- _EXERCISE PROMPT_:
The entries below hold a line with "Albright - Supt." and a line with "brain internal organ". Return those lines and all that lie between them, exactly and only.

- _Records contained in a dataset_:
================================

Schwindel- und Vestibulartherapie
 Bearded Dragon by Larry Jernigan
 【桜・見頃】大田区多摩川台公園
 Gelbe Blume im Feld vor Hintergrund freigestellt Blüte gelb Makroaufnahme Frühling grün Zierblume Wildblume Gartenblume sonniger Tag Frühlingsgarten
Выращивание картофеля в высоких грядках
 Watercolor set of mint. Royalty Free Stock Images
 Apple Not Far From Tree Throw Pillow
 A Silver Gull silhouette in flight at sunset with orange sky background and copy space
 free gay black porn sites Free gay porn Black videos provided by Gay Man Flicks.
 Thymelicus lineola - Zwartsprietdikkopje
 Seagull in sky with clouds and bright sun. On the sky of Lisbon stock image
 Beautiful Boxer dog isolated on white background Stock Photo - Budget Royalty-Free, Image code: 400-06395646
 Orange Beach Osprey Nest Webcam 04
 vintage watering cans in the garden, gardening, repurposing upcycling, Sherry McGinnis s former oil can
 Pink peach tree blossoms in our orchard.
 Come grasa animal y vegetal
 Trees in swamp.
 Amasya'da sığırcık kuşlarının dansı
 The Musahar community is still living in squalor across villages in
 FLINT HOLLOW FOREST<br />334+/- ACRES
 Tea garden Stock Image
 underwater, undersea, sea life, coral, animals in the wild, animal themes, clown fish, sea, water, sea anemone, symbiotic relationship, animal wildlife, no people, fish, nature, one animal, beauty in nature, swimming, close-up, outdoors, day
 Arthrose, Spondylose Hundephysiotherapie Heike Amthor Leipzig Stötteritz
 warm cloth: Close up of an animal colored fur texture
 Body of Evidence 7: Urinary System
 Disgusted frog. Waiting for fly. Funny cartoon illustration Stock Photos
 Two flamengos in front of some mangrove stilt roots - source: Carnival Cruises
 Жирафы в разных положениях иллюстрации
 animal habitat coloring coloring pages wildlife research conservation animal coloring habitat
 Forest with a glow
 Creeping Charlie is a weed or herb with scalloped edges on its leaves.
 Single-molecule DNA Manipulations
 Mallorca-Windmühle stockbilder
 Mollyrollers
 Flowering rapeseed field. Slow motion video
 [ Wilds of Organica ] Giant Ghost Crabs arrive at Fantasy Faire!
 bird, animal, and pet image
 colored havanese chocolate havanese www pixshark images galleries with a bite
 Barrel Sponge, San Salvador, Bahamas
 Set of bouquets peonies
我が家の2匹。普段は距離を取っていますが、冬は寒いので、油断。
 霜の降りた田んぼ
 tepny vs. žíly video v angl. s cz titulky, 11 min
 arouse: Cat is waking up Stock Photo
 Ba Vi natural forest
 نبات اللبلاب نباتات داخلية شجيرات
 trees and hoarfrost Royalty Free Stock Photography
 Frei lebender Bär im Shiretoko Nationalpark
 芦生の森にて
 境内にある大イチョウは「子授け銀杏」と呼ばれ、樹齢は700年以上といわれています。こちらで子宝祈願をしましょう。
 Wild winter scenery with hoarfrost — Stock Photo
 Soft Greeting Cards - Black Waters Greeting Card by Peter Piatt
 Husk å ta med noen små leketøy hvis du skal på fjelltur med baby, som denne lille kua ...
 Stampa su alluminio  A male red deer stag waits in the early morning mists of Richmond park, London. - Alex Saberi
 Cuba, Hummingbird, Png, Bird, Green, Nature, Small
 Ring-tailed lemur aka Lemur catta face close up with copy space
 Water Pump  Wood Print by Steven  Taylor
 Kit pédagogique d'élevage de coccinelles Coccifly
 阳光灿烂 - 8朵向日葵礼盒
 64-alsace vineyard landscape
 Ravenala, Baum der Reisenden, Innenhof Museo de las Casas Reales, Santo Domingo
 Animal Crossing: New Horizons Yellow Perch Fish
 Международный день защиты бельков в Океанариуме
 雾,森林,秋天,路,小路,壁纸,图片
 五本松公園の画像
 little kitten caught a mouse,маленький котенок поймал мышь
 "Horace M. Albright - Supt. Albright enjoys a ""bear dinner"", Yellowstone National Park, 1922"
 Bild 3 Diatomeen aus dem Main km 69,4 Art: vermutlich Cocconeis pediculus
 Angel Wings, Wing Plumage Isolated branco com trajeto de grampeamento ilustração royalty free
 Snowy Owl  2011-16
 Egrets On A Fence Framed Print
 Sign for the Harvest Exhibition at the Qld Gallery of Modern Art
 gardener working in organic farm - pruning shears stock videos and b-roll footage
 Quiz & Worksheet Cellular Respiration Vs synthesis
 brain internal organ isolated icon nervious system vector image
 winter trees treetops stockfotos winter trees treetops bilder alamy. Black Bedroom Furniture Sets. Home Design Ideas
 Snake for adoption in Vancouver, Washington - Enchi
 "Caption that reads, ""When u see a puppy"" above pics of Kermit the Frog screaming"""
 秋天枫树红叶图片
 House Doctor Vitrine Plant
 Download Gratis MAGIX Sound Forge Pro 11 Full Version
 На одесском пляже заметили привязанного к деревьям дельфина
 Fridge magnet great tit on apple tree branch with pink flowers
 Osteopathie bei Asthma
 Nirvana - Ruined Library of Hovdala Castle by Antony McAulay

================================

- _ANSWER TO THIS EXERCISE_:
 "Horace M. Albright - Supt. Albright enjoys a ""bear dinner"", Yellowstone National Park, 1922"
 Bild 3 Diatomeen aus dem Main km 69,4 Art: vermutlich Cocconeis pediculus
 Angel Wings, Wing Plumage Isolated branco com trajeto de grampeamento ilustração royalty free
 Snowy Owl  2011-16
 Egrets On A Fence Framed Print
 Sign for the Harvest Exhibition at the Qld Gallery of Modern Art
 gardener working in organic farm - pruning shears stock videos and b-roll footage
 Quiz & Worksheet Cellular Respiration Vs synthesis
 brain internal organ isolated icon nervious system vector image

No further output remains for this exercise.